Ein paar Tage später sind Maria und Josef mit dem Kind nach Jerusalem gegangen in den Tempel. Sie haben Gott gedankt für das Geschenk des neuen Lebens, dass alles gut gegangen war mit der Geburt.
Dabei ist ihnen - mitten in dem Gewusel und Gewühl von Menschen - Simeon begegnet, ein Mann, der schon viel erlebt hat. Er war alt und vom Leben gezeichnet.
Dieser alte Mann war fast jeden Tag im Tempel. Er hat die vielen Leute kaum noch wahrgenommen. Aber an diesem Tag ist sein Blick auf die junge Familie gefallen und auf das gerade mal ein paar Tage alte Kind.
Und da hat Simeon in seinem Herzen gespürt: „Das ist es. Mit so einem Kind fängt die Welt neu an. Mit diesem Kind fängt die Welt Gottes an. Dieses Kind wird uns den Weg zeigen, den wir gehen können."

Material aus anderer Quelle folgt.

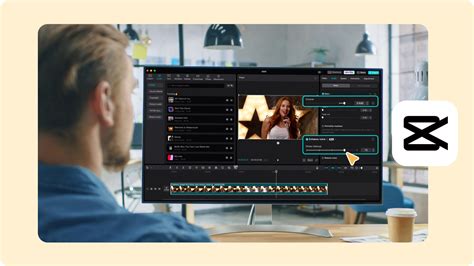 Image result for Volume Enhancer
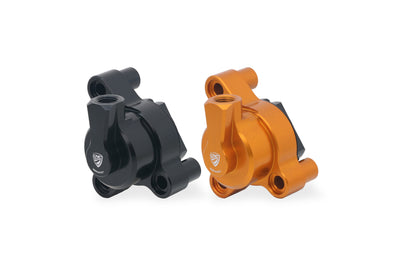 Couplage de suceur de pression KTM 1390 Super Duke R Evo (2024+)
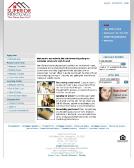 Select our USA Health Insurance Map!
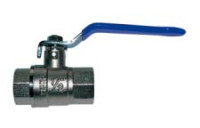 Hydravalve offers brass ball valves in a variety of different models including full bore, mini, gas, 3-way, pneumatic actuated and electric actuated.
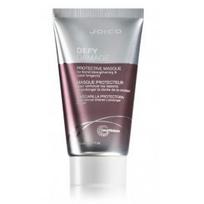 Joico Defy Damage Protective Mask kaukė pažeistiems plaukams - 50 ml.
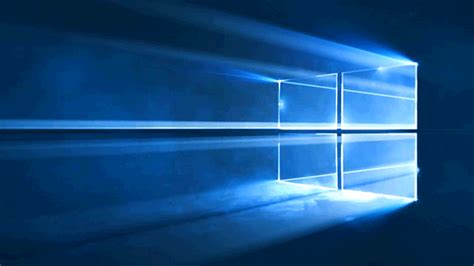 45 Animated  Wallpaper Windows 10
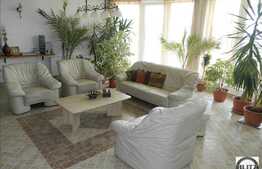 Vanzare casa individuala, 345 mp utili, constructie noua, 760 mp teren!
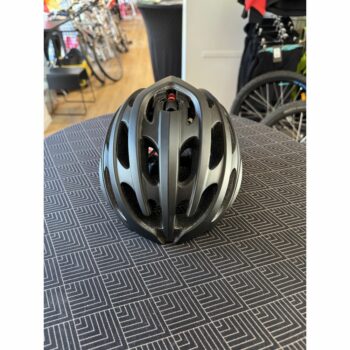 Casque LAZER blade+ black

Der alte Mann hat den kleinen Jesus auf seine Arme genommen und Gott gepriesen: „Nun kann ich in Frieden sterben, denn meine Augen haben den Heiland Gottes gesehen! Es ist wahr: Gott hat sein Volk nicht vergessen!"
Mich beeindruckt diese Szene im Tempel. Simeon mag zwar äußerlich alt und gebrechlich gewesen sein, aber innerlich war er ganz wach für den besonderen Augenblick. Er hat gesehen und entdeckt und verstanden.
Er ist nicht einfach vorüber gegangen an diesem Kind wie die vielen hundert anderen Besucher im Tempel. Er hat sich von diesem Kind berühren lassen und Trost gefunden.
Ich finde: Das ist ein ganz kostbarer Moment im Leben eines Menschen, wenn er entdeckt, was Gott ihm schenken will. Wenn er in Jesus den sehen kann, der sein Leben hell macht. Wenn er in dem Kind in der Krippe den Heiland der Welt erblicken kann.
Vielleicht kann ich mir heute Zeit nehmen und zurückblicken auf dieses Jahr und nach diesen besonderen Momenten Ausschau halten: Wo hat Gott mir Fingerzeige gegeben, dass er an mich denkt? Dass ich nicht vergessen bin?
Was habe ich in diesem Jahr übersehen? Wo bin ich vielleicht an Gott  vorbeigegangen, ohne es zu merken, weil ich zu beschäftigt war mit mir, mit meinen Sorgen, mit meinen Plänen. Weil meine Gedanken ganz woanders waren.
Diese letzten Tage des Jahres sind eine Einladung, aufmerksam zurückzuschauen und die besonderen und kostbaren Augenblicke wahrzunehmen. Ich glaube: Wir begegnen ihnen öfter, als wir denken.